Task details:
Line by line, set down all the data below exactly, omitting any picture.

Available data:
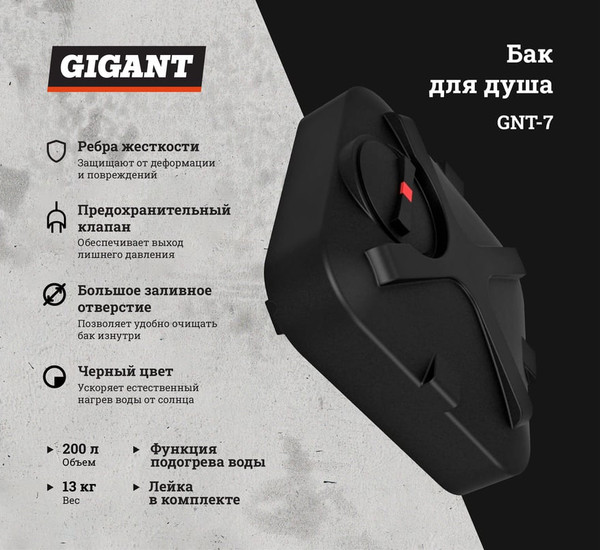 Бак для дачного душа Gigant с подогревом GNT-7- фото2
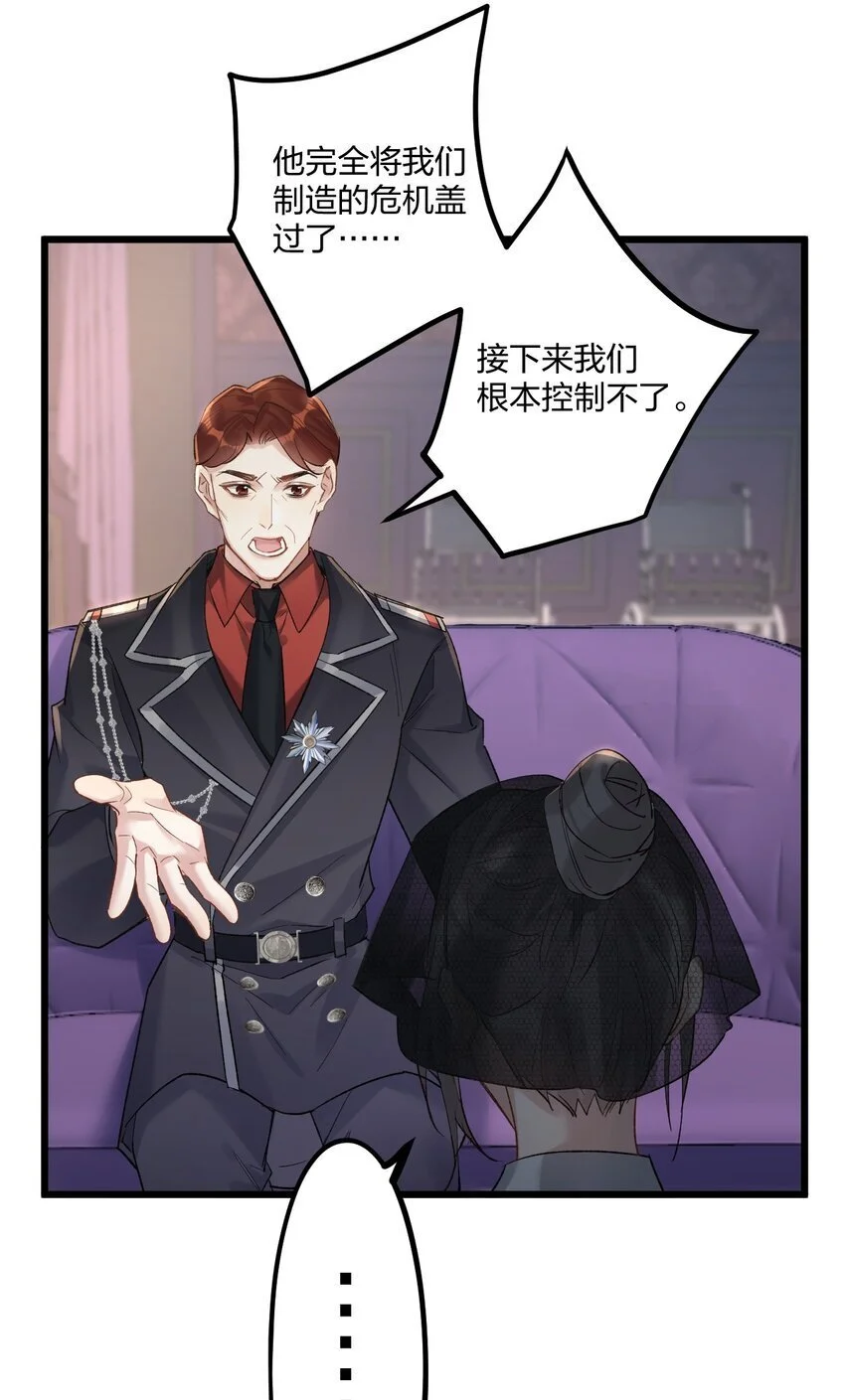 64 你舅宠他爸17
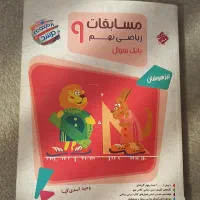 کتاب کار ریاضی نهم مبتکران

Output for this exercise:
 Бак для дачного душа Gigant с подогревом GNT-7- фото2
 64 你舅宠他爸17
 کتاب کار ریاضی نهم مبتکران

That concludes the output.